Finally a Brexit Breakthrough – but is it Good News?

Theresa May has struck a last minute deal with the EU in order to move Brexit talks onto the next phase.

Included in the deal are assurances that there will be no ‘hard border’ between Northern Ireland and the Republic, and EU citizens in the UK and UK citizens in Europe will have their rights protected. This is all tied to a divorce bill that may cost the UK up to £39 billion, according to Downing Street.

After months of uncertainty and a seemingly insurmountable deadlock, this is welcome news to basically everyone in Europe, not least EU nationals working in the UK, who will see their rights, “enshrined in UK law and enforced by British courts.”

However, it’s not all roses.

The post-referendum fall in EU migration has hit British employers hard, and is being felt considerably this Christmas period. The latest stats from the Office for National Statistics (ONS) explore the first full-year data set since Brexit began, showing a fall in net migration with both less EU citizens coming to the UK and many choosing to leave the country.

  • Net long-term international migration is estimated to be +230,000, down 106,000 on the figures from 2016.
  • Immigration from June 2016 to June 2017 was at 572,000, down 80,000 on the previous period.
  • Over 75% of the decrease in net migration is accounted for by EU citizens.
  • The amount of EU citizens coming to the UK ‘looking for work’ is down by 47,000.

Whilst there’s some solace to take in the fact that those immigrating to the UK from the EU with a ‘definite job’ in place remained stable at 187,000, the extent to which Brexit has affected the UK workforce is clear to see.

This is the highest level of EU emigration since the recession in 2008 and the biggest fall in net migration to the country since records began. A concern that should not only be affecting employers, but the government.

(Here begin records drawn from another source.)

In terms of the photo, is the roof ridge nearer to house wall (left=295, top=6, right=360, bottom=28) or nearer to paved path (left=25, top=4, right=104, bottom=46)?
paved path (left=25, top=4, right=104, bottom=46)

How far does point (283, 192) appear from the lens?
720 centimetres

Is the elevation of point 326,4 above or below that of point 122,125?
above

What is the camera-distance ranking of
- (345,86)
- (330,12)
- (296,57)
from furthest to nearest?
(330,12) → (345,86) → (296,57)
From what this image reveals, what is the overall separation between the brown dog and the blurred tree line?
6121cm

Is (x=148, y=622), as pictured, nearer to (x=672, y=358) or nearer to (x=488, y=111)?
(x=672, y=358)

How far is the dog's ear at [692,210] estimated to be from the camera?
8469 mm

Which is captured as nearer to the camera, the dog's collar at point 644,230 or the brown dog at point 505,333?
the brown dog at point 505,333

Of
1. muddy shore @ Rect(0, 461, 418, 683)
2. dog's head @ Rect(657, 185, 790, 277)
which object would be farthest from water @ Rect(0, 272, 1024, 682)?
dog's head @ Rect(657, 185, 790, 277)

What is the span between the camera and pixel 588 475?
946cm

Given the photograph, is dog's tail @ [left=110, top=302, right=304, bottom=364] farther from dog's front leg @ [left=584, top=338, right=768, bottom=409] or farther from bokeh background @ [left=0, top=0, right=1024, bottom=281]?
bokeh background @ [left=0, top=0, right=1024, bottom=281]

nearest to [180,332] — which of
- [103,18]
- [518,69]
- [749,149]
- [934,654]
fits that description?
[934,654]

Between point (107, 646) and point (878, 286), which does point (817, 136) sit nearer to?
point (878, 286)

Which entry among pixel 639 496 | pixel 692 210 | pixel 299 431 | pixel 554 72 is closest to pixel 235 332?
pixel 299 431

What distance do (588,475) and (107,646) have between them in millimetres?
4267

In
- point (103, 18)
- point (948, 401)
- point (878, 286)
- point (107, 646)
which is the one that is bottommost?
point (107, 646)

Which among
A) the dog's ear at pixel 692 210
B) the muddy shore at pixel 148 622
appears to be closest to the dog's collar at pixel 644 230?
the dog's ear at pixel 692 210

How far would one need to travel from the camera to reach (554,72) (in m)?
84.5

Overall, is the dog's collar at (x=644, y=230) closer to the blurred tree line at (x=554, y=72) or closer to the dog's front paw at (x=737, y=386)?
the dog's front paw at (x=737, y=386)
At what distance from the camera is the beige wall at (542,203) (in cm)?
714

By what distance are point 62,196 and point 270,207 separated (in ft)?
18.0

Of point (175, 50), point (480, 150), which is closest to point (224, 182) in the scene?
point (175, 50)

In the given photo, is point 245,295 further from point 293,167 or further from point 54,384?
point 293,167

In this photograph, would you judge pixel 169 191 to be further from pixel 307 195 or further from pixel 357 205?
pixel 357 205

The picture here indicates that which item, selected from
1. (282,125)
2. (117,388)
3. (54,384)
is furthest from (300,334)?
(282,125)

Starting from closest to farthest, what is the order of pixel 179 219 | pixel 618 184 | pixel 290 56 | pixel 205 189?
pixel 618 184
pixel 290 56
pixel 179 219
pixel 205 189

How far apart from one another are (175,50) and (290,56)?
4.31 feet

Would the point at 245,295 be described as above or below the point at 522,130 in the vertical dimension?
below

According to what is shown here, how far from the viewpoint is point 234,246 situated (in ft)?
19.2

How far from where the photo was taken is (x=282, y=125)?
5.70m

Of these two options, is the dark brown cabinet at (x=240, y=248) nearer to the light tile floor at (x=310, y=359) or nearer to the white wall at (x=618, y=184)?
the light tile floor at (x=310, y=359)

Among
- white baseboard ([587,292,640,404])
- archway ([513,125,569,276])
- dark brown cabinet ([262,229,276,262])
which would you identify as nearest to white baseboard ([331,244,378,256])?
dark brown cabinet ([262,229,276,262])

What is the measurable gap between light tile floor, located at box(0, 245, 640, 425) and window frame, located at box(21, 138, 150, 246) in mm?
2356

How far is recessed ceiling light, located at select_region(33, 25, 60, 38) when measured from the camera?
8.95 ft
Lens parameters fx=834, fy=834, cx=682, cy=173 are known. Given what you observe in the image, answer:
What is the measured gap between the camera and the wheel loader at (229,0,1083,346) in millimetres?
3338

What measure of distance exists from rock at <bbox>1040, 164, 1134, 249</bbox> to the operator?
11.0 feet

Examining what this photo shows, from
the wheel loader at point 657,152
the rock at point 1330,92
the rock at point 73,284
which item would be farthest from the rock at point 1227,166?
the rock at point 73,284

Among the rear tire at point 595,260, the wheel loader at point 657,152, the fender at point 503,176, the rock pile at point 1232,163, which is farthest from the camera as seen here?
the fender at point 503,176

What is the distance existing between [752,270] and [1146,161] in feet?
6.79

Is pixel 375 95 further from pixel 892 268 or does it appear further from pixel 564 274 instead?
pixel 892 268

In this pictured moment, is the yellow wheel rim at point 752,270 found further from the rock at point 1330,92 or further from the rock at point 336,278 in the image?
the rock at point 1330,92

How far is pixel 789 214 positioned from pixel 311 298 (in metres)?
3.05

The UK is Still the Most Desireable Place to Work

Converse to these stats, a separate study conducted by Deloitte has found that the UK is still the most popular country amongst foreigners looking for work abroad. For respondents based outside the UK, the UK ranked as the most desirable place to work with 57% placing it in their top three destinations, ahead of the US (30%), Australia (21%) and Canada (19%).

Speaking to the Recruiter, Tony Goodwin, chairman and CEO at Antal International, said: “It’s good news from the point of view of progress and reducing the uncertainty surrounding a hard Brexit, which is causing people to hold back on decision making and making people concerned about jobs and so on.

“People come to the UK not just because their ability and the ease with which the EU has allowed them to come to the UK. They like coming to our country. They come because we treat them well – that fundamentally isn’t going to change and wouldn’t have changed even if they hadn’t got reciprocal arrangements sorted out.”

However, Frances O’Grady, General Secretary of the union TUC was rather more forthright in her tweet:

We need a deal with the EU that defends jobs, rights & public services. Trade deals like CETA aren’t the answer. It’s time politicians put the interests of working people first. #Brexit

So whilst this is the first positive to take since Brexit negotiations began the question remains; is the damage already done?